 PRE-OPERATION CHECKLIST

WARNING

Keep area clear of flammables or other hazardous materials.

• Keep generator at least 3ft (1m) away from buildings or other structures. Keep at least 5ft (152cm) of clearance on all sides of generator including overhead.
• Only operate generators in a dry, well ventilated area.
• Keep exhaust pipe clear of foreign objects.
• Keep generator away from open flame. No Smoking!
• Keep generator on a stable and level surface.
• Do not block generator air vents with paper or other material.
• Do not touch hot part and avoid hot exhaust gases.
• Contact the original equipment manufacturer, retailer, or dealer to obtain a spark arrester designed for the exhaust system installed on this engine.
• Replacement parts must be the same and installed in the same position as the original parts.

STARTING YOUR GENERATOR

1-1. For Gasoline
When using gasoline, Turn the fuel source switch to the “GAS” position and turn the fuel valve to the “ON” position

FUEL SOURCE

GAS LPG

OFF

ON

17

------------

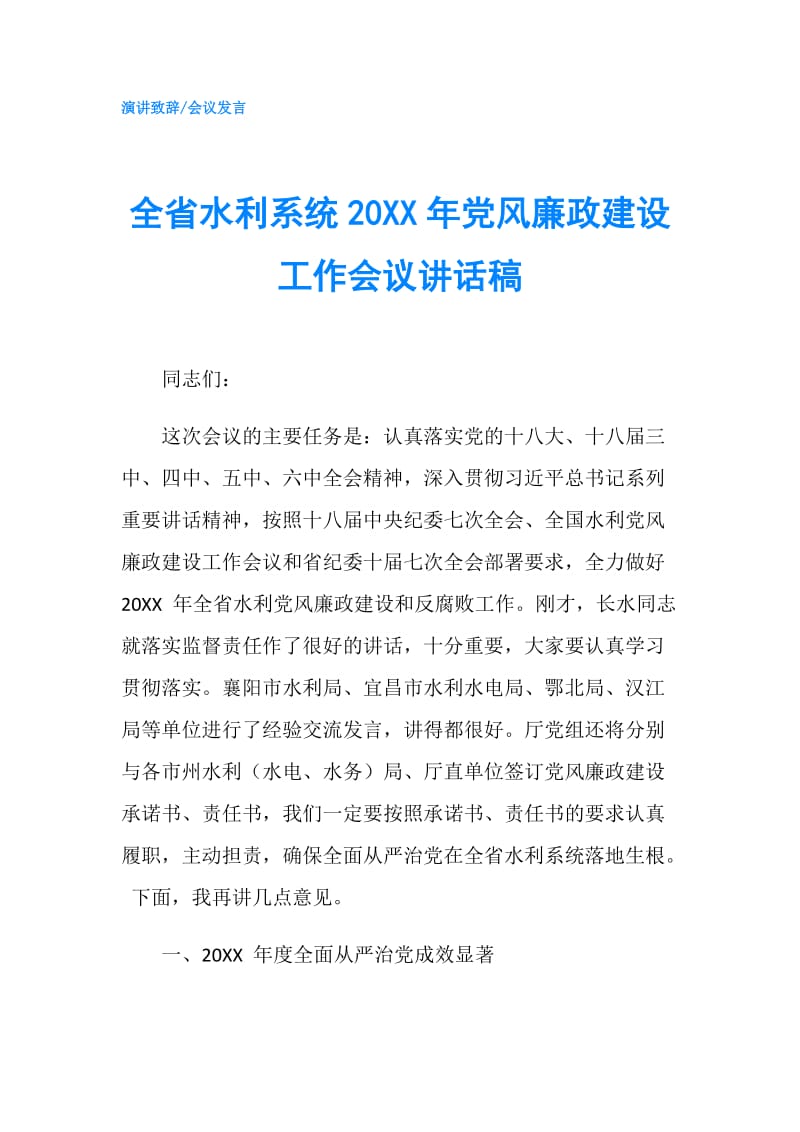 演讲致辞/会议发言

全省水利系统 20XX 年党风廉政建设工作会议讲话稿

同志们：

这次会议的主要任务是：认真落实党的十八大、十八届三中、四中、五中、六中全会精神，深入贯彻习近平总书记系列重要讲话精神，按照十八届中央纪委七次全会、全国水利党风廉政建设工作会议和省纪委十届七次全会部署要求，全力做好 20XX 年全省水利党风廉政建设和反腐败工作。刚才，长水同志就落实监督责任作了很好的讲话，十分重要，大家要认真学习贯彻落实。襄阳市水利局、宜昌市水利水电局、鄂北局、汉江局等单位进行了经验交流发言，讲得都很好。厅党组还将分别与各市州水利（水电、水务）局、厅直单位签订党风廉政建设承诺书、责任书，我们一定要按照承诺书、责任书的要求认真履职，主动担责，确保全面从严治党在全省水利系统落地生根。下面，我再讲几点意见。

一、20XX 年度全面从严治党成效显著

------------

What to work on —
Copy out, word for word, the part of the entries above that begins at the line with "PRE-OPERATION CHECKLIST" and ends at the line with "of foreign objects.", including both.

Task result —
 PRE-OPERATION CHECKLIST

WARNING

Keep area clear of flammables or other hazardous materials.

• Keep generator at least 3ft (1m) away from buildings or other structures. Keep at least 5ft (152cm) of clearance on all sides of generator including overhead.
• Only operate generators in a dry, well ventilated area.
• Keep exhaust pipe clear of foreign objects.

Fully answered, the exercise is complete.